On Russia, McCain emerging as top Trump foil in GOP
By TRAVIS J. TRITTEN | STARS AND STRIPES Published: December 12, 2016
WASHINGTON – The concern on Monday over Russian hacking of the presidential campaign became another indication that the election clashes between Sen. John McCain and President-elect Donald Trump could live on under the new administration.
McCain – in stark contrast to Trump – said Russia waged a type of warfare when it hacked the presidential election and he plans to call committee hearings to investigate following a bombshell CIA claim the Russians were attempting to benefit Trump.
“The entire issue is going to be examined by the Armed Services Committee because it is a threat to our national security,” McCain said about the Russian computer hacking during an interview with CBS.
Trump, who campaigned on a closer relationship with Russia, questioned whether that country was behind the hacking at all and called the CIA allegation a ridiculous excuse by Democrats to explain a surprise election loss.
“They have no idea if it’s Russia or China or somebody. It could be somebody sitting in a bed some place,” the president-elect said Sunday in a Fox News interview.
In the month since the presidential election, McCain has challenged the incoming Trump administration again and again on Russia, waterboarding and the defense budget. The Arizona Republican is emerging as a top Republican willing to publicly push back against the president-elect on a range of issues.
McCain lashed out during a security forum last month in response to Trump’s call for waterboarding of terrorism suspects – and potentially much more severe methods of interrogation.
“I don’t give a damn what the president of the United States wants to do. We will not waterboard,” McCain said.
The split also surfaced Friday in a budget debate.
Republicans in Congress decided to put off passing annual federal spending bills until the end of April to accommodate the Trump administration. McCain opposed the delay in a fiery floor speech, saying it would hold up $6 billion in needed funding for the military.
“What a sham, what a fraud,” McCain said. “Is there any wonder why the American people hold us in such contempt, why we’re down to paid staff and blood relatives?”
McCain won re-election in November and will return next year as the chairman of the Armed Services Committee, where he could wield the committee’s influence to push military and foreign policy priorities that differ with the Republican president, such as the Russian hacking investigation.
The divisions and bad blood stretch back to the beginning of the campaign trail in July 2015.
Trump questioned whether McCain was a war hero because he had been taken prisoner in Vietnam, and McCain withdrew his endorsement of Trump in October when recordings surfaced of the billionaire businessman bragging about groping women’s genitals.
But so far Russia has become the top sticking point between McCain and Trump.
Less than a week after the election, McCain issued a statement strongly condemning a Trump proposal for the closer relationship with Russian President Vladimir Putin – and a possible partnership with Russia and Syria President Bashar Assad in resolving that country’s more than five-year civil war.

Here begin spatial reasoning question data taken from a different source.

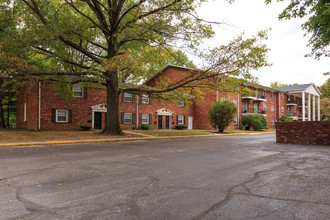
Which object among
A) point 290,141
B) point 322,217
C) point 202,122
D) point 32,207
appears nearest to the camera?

“At the very least, the price of another ‘reset’ would be complicity in Putin and Assad’s butchery of the Syrian people,” McCain said in November. “That is an unacceptable price for a great nation. When America has been at its greatest, it is when we have stood on the side those fighting tyranny.”
McCain has been a hawk when it comes to Russia policy, holding numerous Armed Services Committee hearings on its growing assertiveness that he and many people in the Republican establishment feel are a top threat to the United States.
Trump praised Putin during the campaign and earlier this month again suggested a new partnership with Russia to fight terrorism. He also appeared poised to pick a secretary of state nominee, ExxonMobile CEO Rex Tillerson, who has worked closely with Putin and Russia to secure energy deals.
“Why not get along with Russia? And they can help us fight [the Islamic State group], which is both costly in lives and costly in money, and they’re effective and smart,” Trump said in a Time interview published Dec. 7.
On Monday, McCain got some support on his push to investigate the Russian election hacking from another powerful Republican, Senate Majority Leader Mitch McConnell, who said the Senate Intelligence Committee will also look into the release of thousands of stolen Democratic emails released through Wikileaks during the election.
Sen. Lindsey Graham, R-S.C., a Trump critic and longtime McCain ally, and two Senate Democrats including New Yorker Chuck Schumer, who will become the senate minority leader, had already joined McCain in raising the alarm over the hack.
The group of lawmakers said it should “alarm every American.”